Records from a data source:
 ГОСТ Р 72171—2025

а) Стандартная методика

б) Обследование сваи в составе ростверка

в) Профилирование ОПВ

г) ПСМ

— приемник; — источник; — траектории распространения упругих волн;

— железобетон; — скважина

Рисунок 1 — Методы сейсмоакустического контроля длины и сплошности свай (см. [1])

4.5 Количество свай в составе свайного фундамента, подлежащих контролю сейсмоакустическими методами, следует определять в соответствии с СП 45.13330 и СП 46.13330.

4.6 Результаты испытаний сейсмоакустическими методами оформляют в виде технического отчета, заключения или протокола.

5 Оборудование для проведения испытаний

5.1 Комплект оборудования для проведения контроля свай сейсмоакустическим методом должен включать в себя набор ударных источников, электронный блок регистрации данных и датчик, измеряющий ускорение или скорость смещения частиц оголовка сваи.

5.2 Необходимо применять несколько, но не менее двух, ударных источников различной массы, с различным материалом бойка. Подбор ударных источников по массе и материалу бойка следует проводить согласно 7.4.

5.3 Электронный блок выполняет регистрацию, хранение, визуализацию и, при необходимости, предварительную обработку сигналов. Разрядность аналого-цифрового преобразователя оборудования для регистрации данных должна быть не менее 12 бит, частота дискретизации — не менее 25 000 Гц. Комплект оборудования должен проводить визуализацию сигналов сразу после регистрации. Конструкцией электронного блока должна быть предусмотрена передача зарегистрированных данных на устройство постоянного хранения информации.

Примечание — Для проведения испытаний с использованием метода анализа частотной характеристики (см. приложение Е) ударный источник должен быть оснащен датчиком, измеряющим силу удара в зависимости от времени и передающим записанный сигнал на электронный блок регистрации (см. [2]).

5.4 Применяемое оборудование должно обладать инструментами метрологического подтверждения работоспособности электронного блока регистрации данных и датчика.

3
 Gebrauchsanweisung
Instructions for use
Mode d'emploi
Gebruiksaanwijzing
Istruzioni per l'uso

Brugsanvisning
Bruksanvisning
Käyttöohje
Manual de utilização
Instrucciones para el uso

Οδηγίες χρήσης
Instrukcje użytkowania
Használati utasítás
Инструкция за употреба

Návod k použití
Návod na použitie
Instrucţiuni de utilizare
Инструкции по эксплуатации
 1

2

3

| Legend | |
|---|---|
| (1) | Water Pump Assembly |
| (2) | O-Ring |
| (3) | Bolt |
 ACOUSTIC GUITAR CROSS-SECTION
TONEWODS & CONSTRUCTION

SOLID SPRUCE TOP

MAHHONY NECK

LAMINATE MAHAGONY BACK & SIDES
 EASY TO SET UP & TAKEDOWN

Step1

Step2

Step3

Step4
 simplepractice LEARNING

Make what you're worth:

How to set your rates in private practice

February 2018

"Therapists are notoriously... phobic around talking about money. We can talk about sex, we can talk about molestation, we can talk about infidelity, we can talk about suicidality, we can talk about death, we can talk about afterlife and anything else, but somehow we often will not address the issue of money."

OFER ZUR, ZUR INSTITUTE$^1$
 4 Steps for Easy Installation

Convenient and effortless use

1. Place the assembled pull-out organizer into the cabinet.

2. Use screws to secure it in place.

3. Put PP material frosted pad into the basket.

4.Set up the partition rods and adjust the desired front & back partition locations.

PROBLEM STATEMENT:
Using the data above, extract exactly the lines from the one that holds "TONEWODS & CONSTRUCTION" to the one that holds "February 2018", both ends included, and no others.

OUTPUT FOR THIS TASK:
TONEWODS & CONSTRUCTION

SOLID SPRUCE TOP

MAHHONY NECK

LAMINATE MAHAGONY BACK & SIDES
 EASY TO SET UP & TAKEDOWN

Step1

Step2

Step3

Step4
 simplepractice LEARNING

Make what you're worth:

How to set your rates in private practice

February 2018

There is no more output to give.